Title:
207.1R-96: Mass Concrete
Author(s):
Publication:
Technical Documents
Volume:
Issue:
Appears on pages(s):
42
Keywords:
admixtures; aggregate gradation; aggregate size; aggregates; air entrainment; arch dams; batching; bridge piers; cements; compressive strength; concrete construction; concrete dams; cooling; cracking (fracturing); creep; curing; diffusivity; durability
DOI:
Date:
12/1/2005
Abstract:
Note: A newer version of this document exists. This document was replaced by 207.1R-05.

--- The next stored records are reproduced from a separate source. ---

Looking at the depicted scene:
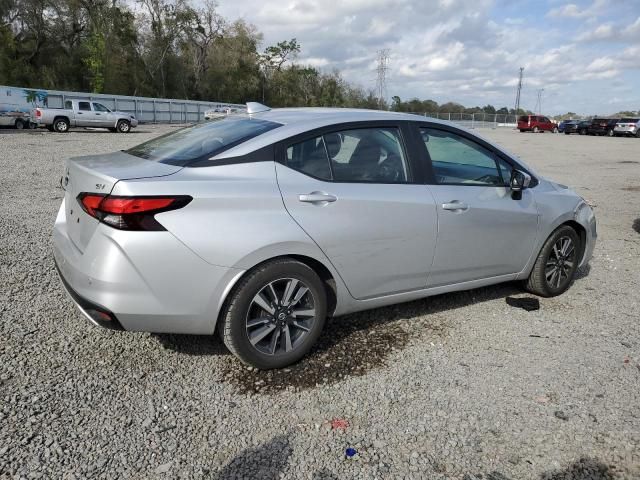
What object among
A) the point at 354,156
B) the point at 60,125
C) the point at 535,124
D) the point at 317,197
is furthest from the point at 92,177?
the point at 535,124

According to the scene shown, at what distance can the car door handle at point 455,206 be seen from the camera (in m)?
3.93

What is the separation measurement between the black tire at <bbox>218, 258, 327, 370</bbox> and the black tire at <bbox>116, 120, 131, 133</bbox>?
94.1 feet

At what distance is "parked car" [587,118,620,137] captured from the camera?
4628cm

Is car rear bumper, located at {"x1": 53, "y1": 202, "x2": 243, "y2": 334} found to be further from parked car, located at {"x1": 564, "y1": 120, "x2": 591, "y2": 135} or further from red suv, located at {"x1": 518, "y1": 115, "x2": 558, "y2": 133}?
red suv, located at {"x1": 518, "y1": 115, "x2": 558, "y2": 133}

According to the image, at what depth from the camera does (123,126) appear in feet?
96.3

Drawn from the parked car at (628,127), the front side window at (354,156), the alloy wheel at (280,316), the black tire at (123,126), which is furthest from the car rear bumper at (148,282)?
the parked car at (628,127)

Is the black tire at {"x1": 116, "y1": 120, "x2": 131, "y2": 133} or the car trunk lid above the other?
the black tire at {"x1": 116, "y1": 120, "x2": 131, "y2": 133}

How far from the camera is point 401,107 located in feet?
249

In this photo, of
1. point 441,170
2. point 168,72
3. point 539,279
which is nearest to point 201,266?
point 441,170

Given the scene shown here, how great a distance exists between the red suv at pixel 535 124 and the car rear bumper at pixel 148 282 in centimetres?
5622

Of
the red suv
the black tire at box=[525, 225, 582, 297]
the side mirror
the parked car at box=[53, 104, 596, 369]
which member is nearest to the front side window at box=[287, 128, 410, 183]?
the parked car at box=[53, 104, 596, 369]

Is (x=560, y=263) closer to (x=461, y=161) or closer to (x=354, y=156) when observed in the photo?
(x=461, y=161)

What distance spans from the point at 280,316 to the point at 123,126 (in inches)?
1140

Mass concrete is "any volume of concrete with dimensions large enough to require that measures be taken to cope with generation of heat from hydration of the cement and attendant volume change to minimize cracking." The design of mass concrete structures is generally based on durability, economy, and thermal action, with strength often being a secondary concern. Since the cement-water reaction is exothermic by nature, the temperature rise within a large concrete mass, where the heat is not dissipated, can be quite high. Significant tensile stresses may develop from the volume change associated with the increase and decrease of temperature within the mass. Measures should be taken where cracking due to thermal behavior may cause loss of structural integrity and monolithic action, or may cause excessive seepage and shortening of the service life of the structure, or may be esthetically objectionable. Many of the principles in mass concrete practice can also be applied to general concrete work whereby certain economic and other benefits may be realized. This report contains a history of the development of mass concrete practice and discussion of materials and concrete mix proportioning, properties, construction methods and equipment, and thermal behavior. It covers traditionally placed and consolidated mass concrete, and does not cover roller compacted concrete. Mass concrete practices were largely developed from concrete dam construction, where temperature-related cracking was first identified. Temperature-related cracking has also been experienced in other thick-section concrete structures, including mat foundations, pile caps, bridge piers, thick walls, and tunnel linings.